WORK REQUIRED:
Find and copy each line of the data that includes "United".

Dataset entries:
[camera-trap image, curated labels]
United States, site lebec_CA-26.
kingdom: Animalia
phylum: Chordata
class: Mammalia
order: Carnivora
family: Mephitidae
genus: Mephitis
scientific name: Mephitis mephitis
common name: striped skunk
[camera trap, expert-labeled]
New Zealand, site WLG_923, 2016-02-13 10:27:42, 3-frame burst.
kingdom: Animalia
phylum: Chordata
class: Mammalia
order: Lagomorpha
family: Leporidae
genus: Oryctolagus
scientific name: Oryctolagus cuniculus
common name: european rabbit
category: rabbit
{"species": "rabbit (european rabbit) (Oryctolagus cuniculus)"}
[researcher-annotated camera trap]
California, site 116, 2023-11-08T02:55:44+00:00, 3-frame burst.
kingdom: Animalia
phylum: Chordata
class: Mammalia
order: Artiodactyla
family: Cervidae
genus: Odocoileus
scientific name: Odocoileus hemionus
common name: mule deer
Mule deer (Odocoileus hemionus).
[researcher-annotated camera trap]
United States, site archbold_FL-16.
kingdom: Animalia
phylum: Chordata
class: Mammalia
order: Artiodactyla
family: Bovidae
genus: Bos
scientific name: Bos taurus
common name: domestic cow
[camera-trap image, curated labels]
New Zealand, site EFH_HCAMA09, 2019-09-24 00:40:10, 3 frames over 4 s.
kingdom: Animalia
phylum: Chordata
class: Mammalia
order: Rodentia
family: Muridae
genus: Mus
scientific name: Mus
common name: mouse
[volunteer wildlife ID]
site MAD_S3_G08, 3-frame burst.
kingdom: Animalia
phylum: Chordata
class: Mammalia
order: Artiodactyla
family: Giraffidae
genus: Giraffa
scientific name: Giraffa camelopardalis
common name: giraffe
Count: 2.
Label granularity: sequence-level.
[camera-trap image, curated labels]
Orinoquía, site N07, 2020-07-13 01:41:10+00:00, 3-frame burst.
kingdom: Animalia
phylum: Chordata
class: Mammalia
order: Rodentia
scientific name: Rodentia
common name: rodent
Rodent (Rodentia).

COMPLETED TASK:
United States, site lebec_CA-26.
United States, site archbold_FL-16.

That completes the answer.